[WORK INSTRUCTIONS] Recast the stretch of items from the line containing "Between the boonie" through the line containing "127 centimetres" as a Markdown table with the columns "Row" and "Line," numbering each non-blank line and omitting blank lines and the picture marker.

====== DATA FOR THE TASK

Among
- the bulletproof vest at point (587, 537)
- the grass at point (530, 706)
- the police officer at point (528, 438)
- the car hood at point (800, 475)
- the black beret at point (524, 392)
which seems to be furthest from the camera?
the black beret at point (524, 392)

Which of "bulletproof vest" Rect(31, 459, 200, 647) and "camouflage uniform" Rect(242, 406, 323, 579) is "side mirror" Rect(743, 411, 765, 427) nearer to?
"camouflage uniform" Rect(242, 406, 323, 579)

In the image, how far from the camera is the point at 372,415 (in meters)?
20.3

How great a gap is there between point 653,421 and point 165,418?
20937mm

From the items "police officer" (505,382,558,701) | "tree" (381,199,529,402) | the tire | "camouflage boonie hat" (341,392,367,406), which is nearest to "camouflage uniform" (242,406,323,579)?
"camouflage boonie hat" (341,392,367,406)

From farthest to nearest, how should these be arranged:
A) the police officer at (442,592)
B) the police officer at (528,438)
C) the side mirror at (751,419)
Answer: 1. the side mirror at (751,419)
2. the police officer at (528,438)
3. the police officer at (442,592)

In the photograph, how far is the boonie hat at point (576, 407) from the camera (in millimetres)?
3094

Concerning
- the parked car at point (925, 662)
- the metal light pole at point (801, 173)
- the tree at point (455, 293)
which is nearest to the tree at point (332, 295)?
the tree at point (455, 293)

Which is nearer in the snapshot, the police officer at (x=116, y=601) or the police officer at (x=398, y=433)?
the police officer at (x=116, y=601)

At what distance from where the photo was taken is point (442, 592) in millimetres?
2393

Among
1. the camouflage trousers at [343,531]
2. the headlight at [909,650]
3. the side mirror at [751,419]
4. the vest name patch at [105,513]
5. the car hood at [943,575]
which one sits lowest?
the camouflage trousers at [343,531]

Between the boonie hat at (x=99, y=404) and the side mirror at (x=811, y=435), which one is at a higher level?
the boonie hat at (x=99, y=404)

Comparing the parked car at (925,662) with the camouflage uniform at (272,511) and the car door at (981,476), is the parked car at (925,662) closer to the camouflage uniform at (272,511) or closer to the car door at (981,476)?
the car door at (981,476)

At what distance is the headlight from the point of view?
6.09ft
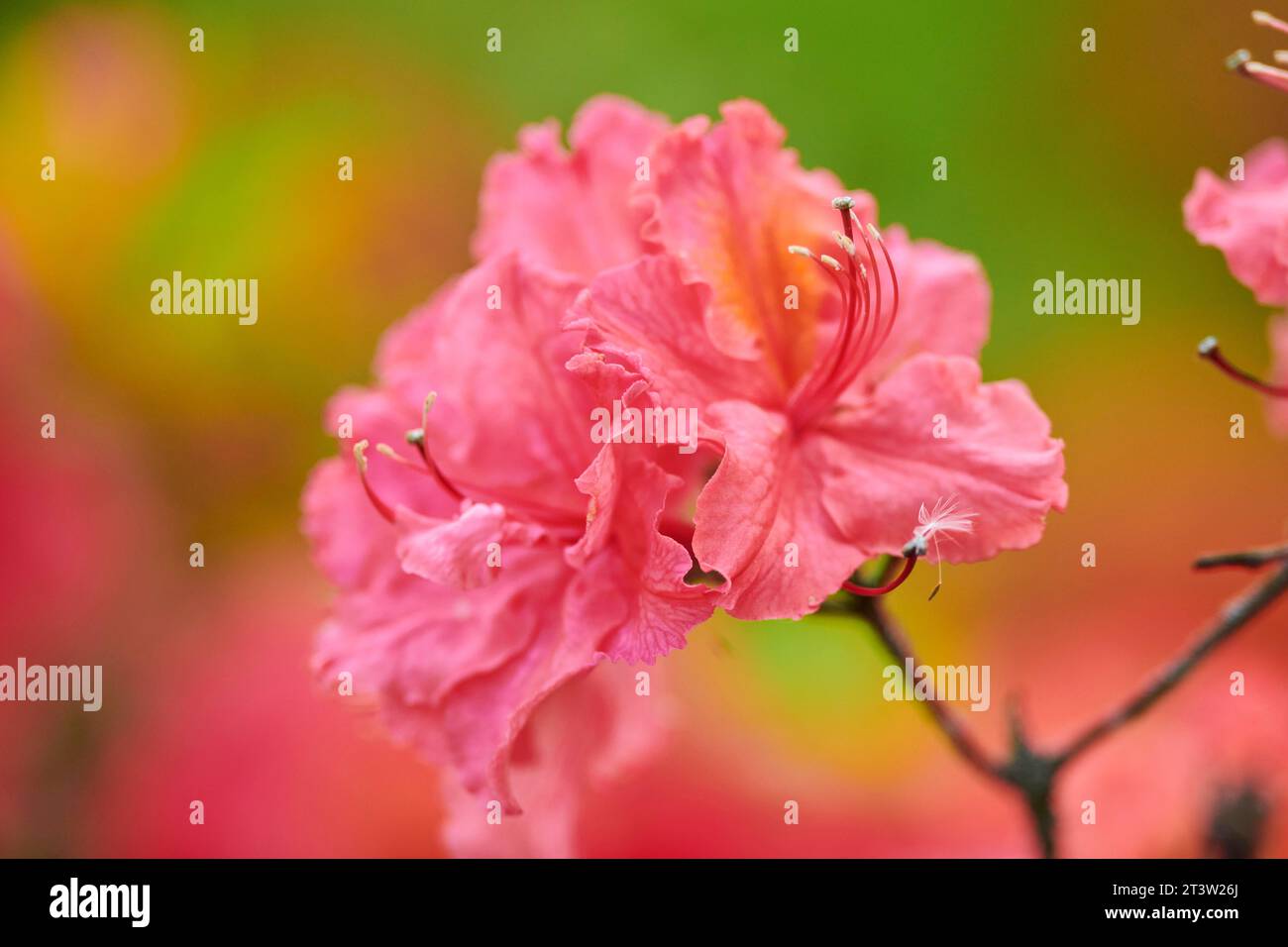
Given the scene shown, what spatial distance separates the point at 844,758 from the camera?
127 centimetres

============
====== DATA FOR THE TASK

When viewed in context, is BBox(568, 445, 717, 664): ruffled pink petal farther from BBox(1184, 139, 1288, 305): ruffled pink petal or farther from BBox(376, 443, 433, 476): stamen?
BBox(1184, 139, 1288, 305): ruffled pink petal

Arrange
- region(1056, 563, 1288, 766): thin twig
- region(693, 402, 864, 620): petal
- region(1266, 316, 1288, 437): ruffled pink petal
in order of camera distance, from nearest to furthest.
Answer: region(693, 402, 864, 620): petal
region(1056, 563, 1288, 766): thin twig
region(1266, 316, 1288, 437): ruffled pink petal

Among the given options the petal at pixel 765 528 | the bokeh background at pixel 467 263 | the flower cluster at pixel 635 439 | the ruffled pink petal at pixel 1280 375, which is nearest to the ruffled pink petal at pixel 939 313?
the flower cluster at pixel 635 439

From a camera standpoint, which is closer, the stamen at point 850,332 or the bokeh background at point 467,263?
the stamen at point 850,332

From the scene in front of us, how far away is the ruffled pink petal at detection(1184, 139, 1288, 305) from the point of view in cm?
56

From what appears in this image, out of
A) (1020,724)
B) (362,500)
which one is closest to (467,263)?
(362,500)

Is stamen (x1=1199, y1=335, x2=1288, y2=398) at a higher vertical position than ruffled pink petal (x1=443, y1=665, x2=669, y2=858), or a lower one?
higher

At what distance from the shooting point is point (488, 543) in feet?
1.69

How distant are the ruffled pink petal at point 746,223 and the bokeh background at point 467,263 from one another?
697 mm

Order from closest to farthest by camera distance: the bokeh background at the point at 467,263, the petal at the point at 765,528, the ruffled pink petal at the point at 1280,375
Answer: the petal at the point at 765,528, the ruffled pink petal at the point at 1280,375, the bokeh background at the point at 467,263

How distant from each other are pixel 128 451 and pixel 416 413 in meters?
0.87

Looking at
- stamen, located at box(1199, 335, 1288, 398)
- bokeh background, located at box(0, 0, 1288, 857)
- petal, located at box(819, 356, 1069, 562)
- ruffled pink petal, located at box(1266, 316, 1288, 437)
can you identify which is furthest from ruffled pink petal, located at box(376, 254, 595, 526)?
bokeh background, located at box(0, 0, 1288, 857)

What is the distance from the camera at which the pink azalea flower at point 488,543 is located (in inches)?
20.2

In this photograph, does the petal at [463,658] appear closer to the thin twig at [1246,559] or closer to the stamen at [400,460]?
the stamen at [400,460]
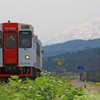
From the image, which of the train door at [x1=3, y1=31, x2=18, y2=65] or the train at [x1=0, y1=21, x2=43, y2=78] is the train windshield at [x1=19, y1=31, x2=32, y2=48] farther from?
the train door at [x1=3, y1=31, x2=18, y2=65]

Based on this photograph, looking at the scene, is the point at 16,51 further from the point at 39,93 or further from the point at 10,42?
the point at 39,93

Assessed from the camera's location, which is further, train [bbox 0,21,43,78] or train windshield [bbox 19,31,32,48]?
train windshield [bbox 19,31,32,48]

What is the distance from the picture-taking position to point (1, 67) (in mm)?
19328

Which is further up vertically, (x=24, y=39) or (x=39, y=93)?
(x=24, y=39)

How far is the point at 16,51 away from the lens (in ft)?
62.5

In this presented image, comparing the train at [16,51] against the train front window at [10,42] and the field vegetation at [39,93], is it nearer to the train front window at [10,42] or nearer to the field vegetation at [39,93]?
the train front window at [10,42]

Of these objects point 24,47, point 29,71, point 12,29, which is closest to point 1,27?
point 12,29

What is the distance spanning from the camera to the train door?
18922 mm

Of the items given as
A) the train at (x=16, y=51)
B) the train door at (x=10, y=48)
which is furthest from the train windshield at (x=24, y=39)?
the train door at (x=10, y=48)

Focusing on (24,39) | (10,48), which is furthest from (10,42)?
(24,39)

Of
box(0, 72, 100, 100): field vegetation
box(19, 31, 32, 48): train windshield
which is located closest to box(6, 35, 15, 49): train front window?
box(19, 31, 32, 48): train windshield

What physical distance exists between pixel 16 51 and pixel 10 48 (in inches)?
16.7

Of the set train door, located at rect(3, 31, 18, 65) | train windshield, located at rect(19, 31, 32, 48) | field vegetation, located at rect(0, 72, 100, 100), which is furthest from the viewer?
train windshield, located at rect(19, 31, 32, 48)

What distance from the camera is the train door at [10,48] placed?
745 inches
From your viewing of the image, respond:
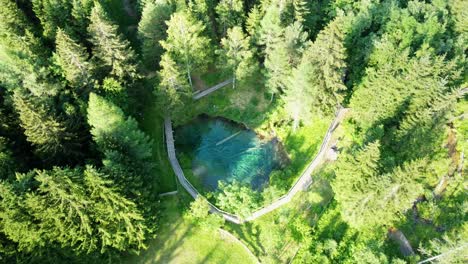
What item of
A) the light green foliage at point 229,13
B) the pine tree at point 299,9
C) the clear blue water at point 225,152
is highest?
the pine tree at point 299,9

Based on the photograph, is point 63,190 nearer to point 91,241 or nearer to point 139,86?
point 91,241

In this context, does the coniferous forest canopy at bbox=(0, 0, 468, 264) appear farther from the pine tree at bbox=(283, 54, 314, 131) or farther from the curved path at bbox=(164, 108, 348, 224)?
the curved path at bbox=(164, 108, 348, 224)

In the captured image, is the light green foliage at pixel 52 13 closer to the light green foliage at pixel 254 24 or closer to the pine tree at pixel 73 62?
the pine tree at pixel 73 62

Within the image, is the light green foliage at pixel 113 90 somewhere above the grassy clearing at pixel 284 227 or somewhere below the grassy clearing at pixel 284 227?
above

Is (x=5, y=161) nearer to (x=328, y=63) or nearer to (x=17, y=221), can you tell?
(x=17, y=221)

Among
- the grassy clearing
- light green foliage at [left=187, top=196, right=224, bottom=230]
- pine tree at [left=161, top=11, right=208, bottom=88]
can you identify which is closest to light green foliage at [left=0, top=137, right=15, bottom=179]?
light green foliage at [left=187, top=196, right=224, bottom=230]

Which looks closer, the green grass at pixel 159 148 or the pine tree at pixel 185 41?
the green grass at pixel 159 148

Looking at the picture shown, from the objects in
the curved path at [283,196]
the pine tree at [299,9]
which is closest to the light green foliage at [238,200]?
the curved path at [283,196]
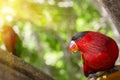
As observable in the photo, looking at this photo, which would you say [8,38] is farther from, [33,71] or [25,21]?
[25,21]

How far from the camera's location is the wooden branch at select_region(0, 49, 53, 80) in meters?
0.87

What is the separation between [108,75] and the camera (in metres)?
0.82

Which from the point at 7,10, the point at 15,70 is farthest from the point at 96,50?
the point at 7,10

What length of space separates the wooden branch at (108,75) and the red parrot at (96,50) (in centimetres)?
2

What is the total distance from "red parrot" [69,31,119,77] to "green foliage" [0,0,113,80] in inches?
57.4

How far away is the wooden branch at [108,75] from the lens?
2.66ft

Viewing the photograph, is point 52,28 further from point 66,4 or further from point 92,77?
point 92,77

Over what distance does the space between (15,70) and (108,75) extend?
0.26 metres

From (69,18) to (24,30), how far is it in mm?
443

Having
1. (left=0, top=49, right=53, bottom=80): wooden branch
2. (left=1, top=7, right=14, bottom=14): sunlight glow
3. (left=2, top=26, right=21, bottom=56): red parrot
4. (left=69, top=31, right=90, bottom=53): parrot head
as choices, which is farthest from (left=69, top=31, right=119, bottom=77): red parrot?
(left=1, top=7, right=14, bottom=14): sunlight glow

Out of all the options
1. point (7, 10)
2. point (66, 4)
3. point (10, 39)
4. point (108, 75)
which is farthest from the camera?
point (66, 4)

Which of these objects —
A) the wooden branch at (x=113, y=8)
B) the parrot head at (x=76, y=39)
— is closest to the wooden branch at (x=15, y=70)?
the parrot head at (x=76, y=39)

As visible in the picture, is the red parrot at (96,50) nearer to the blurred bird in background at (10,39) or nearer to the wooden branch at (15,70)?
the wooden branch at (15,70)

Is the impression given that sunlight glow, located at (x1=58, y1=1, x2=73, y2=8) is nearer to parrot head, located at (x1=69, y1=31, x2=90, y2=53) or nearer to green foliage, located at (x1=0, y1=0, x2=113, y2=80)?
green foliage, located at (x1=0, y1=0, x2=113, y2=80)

============
====== DATA FOR THE TASK

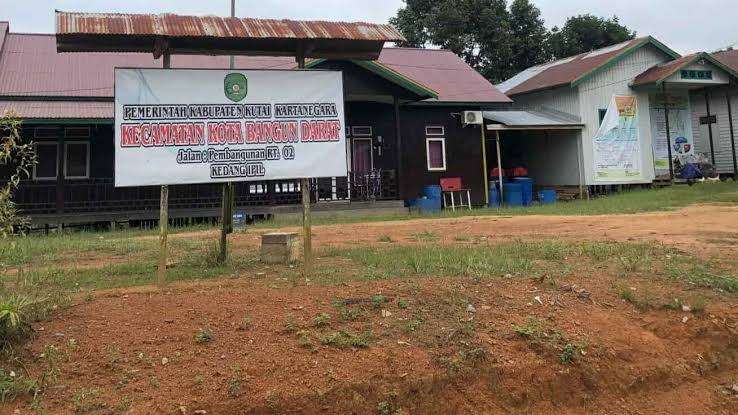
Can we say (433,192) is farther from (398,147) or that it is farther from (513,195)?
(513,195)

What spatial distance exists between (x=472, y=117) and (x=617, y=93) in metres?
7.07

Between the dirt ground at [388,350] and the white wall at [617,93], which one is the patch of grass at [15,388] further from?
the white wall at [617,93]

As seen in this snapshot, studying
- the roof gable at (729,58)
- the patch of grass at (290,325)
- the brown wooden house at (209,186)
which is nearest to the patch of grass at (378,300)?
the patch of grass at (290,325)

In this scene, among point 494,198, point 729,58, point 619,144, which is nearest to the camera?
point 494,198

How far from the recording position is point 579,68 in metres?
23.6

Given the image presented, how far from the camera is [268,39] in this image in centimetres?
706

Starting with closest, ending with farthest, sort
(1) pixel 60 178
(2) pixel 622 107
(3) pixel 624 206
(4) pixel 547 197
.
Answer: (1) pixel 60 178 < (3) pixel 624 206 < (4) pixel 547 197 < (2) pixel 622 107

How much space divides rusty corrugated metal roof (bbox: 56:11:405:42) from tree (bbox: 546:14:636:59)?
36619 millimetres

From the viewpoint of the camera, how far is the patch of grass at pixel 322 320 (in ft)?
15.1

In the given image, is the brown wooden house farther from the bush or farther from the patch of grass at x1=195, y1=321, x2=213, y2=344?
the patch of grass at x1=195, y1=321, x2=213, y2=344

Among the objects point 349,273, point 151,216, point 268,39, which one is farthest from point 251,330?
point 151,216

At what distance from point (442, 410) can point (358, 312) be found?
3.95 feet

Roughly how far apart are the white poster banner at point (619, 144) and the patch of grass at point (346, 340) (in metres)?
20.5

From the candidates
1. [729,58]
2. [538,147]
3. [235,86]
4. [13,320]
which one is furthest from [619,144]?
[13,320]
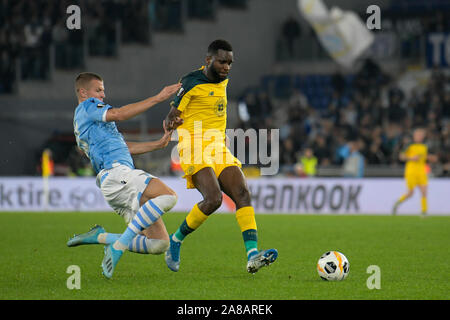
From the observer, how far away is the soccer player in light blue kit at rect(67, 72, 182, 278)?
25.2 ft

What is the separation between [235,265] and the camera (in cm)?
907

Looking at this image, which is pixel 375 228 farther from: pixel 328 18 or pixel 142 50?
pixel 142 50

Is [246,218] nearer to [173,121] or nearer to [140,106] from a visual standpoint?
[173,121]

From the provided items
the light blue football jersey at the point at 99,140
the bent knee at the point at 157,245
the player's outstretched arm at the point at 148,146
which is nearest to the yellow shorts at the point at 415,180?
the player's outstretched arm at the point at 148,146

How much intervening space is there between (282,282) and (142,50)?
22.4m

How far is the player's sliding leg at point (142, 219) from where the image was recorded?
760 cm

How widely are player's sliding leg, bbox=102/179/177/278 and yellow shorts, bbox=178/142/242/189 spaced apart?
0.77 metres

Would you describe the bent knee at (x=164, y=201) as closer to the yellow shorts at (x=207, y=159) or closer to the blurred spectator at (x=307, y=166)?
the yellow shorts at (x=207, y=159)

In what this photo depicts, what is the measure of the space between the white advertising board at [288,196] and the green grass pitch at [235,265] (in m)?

============

[ANSWER IN FULL]
| Row | Line |
|---|---|
| 1 | Between the boonie hat at (x=99, y=404) and the side mirror at (x=811, y=435), which one is at a higher level? |
| 2 | the boonie hat at (x=99, y=404) |
| 3 | Comparing the parked car at (925,662) with the camouflage uniform at (272,511) and the car door at (981,476), is the parked car at (925,662) closer to the camouflage uniform at (272,511) or closer to the car door at (981,476)? |
| 4 | the car door at (981,476) |
| 5 | At what distance is the headlight from the point of view? |
| 6 | 6.09ft |
| 7 | Given the scene shown, what spatial distance separates the point at 844,758 from the camera? |
| 8 | 127 centimetres |